AC Members Have Adverse Interests
Property is included in a decedent’s estate to the extent the decedent had a general POA over the property at the time of his death (if said power was created after Oct. 21, 1942). Furthermore, if an individual exercises or releases such a general POA during life, he’s deemed to have made a transfer of the property for gift tax purposes. However, if the power is exercisable by an individual (during life or at death) only in conjunction with another person who has a substantial interest in the property subject to the power, which is adverse to the exercise of the power in favor of said individual, such power isn’t deemed to be a general POA. A person who, after an individual’s death, holds a POA over property that was subject to said individual’s power, which he may exercise in his own favor, is deemed to have an interest in the property which is adverse to the exercise of said individual’s power. A taker in default of appointment under a power has an interest that’s adverse to an exercise of the power.
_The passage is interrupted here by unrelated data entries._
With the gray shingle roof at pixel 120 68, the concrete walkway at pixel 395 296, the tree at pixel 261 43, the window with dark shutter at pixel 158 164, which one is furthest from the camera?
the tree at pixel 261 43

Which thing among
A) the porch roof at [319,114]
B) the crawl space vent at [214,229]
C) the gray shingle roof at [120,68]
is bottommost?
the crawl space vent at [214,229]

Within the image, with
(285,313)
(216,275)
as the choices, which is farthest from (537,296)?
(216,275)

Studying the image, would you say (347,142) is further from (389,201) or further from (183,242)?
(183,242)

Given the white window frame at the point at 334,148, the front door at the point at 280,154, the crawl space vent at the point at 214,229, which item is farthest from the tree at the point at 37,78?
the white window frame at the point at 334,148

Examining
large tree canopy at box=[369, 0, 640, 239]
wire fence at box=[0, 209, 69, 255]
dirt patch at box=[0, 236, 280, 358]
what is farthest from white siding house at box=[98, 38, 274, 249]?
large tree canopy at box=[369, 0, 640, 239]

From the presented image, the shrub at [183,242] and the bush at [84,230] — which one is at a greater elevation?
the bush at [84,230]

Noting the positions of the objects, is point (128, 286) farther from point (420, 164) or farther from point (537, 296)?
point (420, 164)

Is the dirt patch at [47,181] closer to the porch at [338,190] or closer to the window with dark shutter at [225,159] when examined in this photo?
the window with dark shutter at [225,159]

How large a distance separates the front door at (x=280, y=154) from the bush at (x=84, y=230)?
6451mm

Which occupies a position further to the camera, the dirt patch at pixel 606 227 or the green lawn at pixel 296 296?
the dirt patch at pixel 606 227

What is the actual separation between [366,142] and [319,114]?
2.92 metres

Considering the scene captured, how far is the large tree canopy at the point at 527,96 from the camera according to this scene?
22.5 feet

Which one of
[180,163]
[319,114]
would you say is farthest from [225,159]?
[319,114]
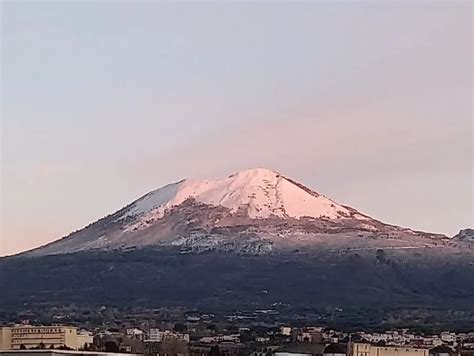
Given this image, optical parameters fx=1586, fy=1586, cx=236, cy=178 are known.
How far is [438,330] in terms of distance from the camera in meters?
82.1

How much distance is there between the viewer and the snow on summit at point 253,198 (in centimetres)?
12725

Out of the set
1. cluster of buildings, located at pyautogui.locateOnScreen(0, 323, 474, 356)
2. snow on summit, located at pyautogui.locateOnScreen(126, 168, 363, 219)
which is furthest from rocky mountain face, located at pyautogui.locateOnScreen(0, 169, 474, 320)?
cluster of buildings, located at pyautogui.locateOnScreen(0, 323, 474, 356)

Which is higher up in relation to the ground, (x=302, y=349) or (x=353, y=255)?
(x=353, y=255)

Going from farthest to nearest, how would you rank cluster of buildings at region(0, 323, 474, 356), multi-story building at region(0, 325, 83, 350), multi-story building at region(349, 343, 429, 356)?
1. cluster of buildings at region(0, 323, 474, 356)
2. multi-story building at region(349, 343, 429, 356)
3. multi-story building at region(0, 325, 83, 350)

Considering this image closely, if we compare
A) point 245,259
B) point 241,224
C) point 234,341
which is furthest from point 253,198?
point 234,341

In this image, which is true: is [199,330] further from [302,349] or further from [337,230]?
[337,230]

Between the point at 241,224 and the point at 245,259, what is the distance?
26.2ft

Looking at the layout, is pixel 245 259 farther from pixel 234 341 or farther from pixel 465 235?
pixel 234 341

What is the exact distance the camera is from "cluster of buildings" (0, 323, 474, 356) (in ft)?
161

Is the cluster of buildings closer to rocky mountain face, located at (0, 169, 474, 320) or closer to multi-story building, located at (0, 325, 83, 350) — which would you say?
multi-story building, located at (0, 325, 83, 350)

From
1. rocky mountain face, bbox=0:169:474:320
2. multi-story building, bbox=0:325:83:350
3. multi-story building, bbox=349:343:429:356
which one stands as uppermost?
rocky mountain face, bbox=0:169:474:320

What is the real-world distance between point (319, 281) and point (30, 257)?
24.2 meters

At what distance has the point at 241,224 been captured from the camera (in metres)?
125

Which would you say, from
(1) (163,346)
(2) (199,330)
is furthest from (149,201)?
(1) (163,346)
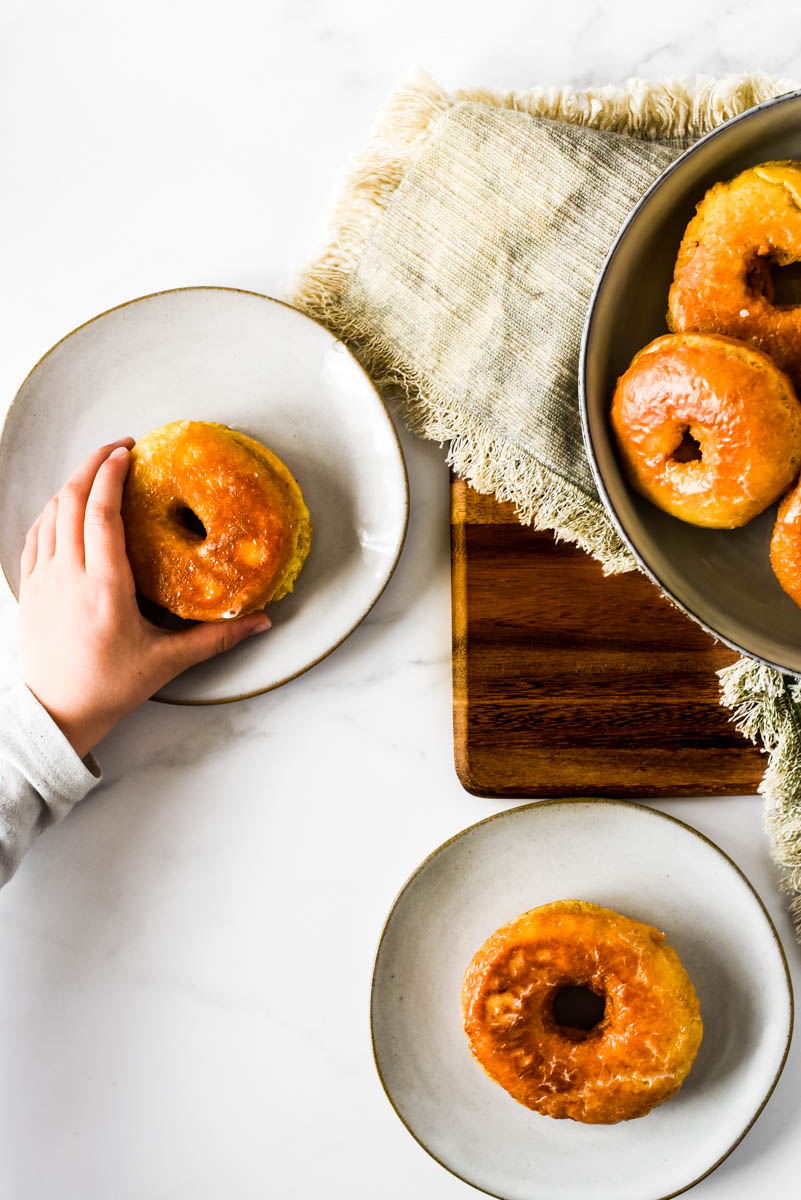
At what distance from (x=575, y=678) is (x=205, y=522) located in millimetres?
490

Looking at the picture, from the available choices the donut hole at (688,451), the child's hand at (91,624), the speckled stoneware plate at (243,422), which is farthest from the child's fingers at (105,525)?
the donut hole at (688,451)

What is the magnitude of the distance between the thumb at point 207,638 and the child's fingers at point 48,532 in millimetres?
181

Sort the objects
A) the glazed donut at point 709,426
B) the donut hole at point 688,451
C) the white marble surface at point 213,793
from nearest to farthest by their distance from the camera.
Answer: the glazed donut at point 709,426 → the donut hole at point 688,451 → the white marble surface at point 213,793

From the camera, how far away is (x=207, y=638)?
1100 mm

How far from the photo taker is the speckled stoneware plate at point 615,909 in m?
1.12

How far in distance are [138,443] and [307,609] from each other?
0.29 meters

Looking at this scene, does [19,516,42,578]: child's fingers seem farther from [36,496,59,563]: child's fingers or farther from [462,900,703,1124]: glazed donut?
[462,900,703,1124]: glazed donut

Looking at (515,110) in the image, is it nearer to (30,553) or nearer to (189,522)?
(189,522)

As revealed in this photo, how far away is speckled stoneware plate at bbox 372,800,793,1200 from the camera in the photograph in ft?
3.68

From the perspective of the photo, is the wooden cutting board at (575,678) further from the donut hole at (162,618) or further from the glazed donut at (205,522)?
the donut hole at (162,618)

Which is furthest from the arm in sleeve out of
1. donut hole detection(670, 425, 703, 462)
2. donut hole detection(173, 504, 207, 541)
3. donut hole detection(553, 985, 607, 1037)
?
donut hole detection(670, 425, 703, 462)

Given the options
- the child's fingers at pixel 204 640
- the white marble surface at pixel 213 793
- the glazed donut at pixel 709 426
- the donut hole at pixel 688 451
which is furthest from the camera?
the white marble surface at pixel 213 793

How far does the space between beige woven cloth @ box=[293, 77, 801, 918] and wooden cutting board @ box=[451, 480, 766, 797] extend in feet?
0.11

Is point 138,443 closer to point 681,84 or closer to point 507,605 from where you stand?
point 507,605
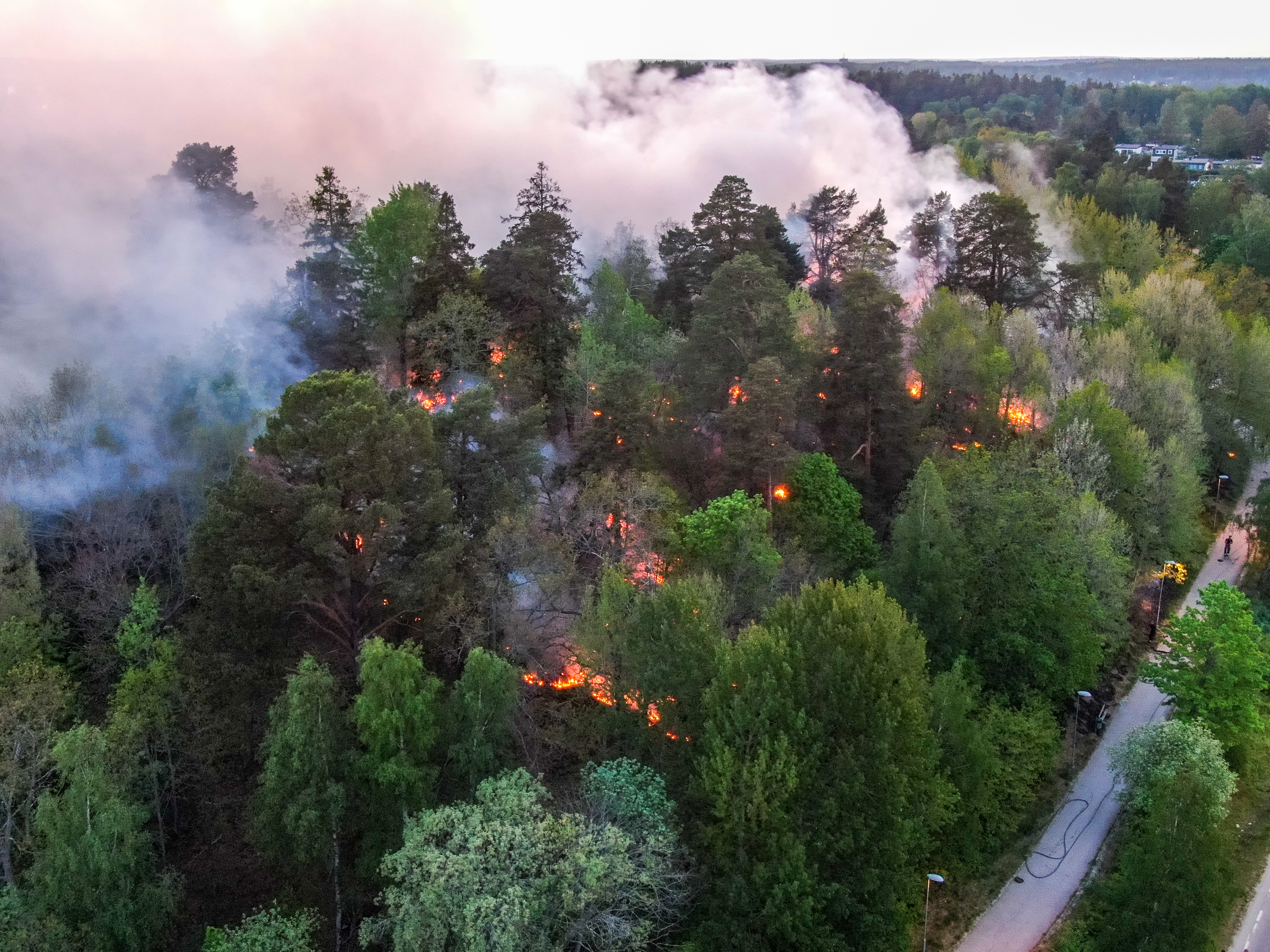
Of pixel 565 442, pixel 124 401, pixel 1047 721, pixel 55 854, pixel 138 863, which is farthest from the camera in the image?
pixel 565 442

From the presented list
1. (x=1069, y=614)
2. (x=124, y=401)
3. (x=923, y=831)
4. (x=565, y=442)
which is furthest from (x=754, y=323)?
(x=124, y=401)

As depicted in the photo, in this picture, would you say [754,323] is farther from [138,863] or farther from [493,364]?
[138,863]

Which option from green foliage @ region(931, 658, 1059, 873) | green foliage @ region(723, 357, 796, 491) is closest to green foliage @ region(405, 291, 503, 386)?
green foliage @ region(723, 357, 796, 491)

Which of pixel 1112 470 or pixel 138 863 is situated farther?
pixel 1112 470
A co-holder of a power is considered as having an adverse interest when he may possess the power after the possessor’s death and may exercise it at that time in favor of himself, his estate, his creditors or the creditors of his estate.
The IRS compared the situation at hand to the example cited in Treasury Regulations Sections 20.2041-3(c)(2) and 25.2514-3(b)(2) and concluded that while more than one of the grantor’s children are acting on the AC, none of the committee members will be considered to have a general POA under either Sections 2041 or 2514 because the members of the AC have interests that are adverse to the other members. The IRS emphasized the fact that the AC has the power to prevent all distributions from the trusts. Furthermore, after the primary beneficiary reaches age 30, the AC has a jointly-held overriding POA to appoint trust property to any person or organization, including themselves. On the death of one child of, the power will pass jointly to the surviving three children.